The port in this case, that is marked as external facing, is the PCIe
root port that the add-in-card is connected to and that is known for the
firmware in advance. 

> I'm satisfied that we've come round to the right conclusion on the DMAR
> opt-in - I'm in the middle or writing up patches for that now - but even
> Microsoft's spec gives that as a separate requirement from the flagging of
> external ports, with both being necessary for Kernel DMA Protection.

Is the problem that we are here trying to solve the fact that user can
disable the IOMMU protection from the command line?
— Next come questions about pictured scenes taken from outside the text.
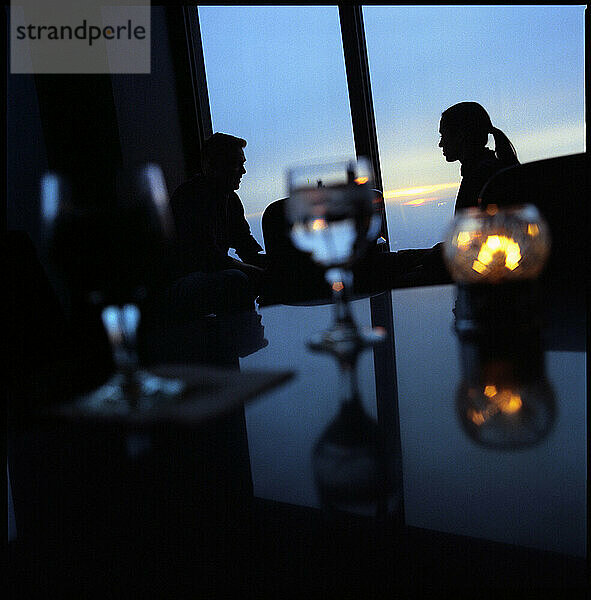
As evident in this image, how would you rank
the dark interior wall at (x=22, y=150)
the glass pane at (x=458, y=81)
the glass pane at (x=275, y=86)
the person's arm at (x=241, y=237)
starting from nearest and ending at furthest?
the dark interior wall at (x=22, y=150) < the person's arm at (x=241, y=237) < the glass pane at (x=458, y=81) < the glass pane at (x=275, y=86)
Or the fact that the
firmware might not declare all the ports properly so we may end up in a
situation that some of the ports do not get the full IOMMU protection.
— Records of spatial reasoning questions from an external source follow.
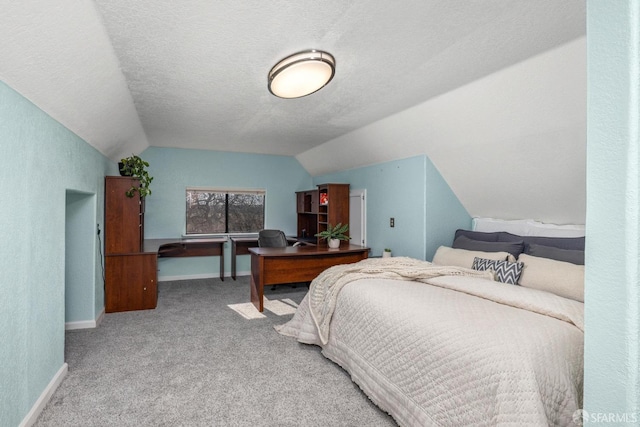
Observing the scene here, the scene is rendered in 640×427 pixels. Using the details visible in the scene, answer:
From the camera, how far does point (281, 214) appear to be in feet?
23.2

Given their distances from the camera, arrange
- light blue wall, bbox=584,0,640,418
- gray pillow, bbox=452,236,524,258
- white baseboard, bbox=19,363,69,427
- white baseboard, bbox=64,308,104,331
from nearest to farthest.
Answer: light blue wall, bbox=584,0,640,418 → white baseboard, bbox=19,363,69,427 → gray pillow, bbox=452,236,524,258 → white baseboard, bbox=64,308,104,331

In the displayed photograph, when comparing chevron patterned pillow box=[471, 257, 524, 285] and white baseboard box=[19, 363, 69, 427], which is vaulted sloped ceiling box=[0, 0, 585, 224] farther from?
white baseboard box=[19, 363, 69, 427]

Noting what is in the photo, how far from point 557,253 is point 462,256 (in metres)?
0.82

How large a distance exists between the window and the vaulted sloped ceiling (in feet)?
9.81

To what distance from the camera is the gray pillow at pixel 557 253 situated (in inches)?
112

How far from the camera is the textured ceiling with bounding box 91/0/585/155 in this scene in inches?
72.7

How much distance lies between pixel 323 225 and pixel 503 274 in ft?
11.6

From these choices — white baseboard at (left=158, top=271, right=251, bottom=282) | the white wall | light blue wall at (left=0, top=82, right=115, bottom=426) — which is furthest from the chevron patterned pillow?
white baseboard at (left=158, top=271, right=251, bottom=282)

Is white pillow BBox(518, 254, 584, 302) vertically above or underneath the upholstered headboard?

These are Microsoft requirements for the OEMs in order to pass their
firmware test suite so here I would not expect to have issues. Otherwise
they simply cannot ship the thing with Windows installed.

IMHO we should just trust the firmare provided information here
(otherwise we are screwed anyway as there is no way to tell if the
devices connected prior the OS can still do DMA), and use the external
facing port indicator to idenfity the ports that need DMA protection.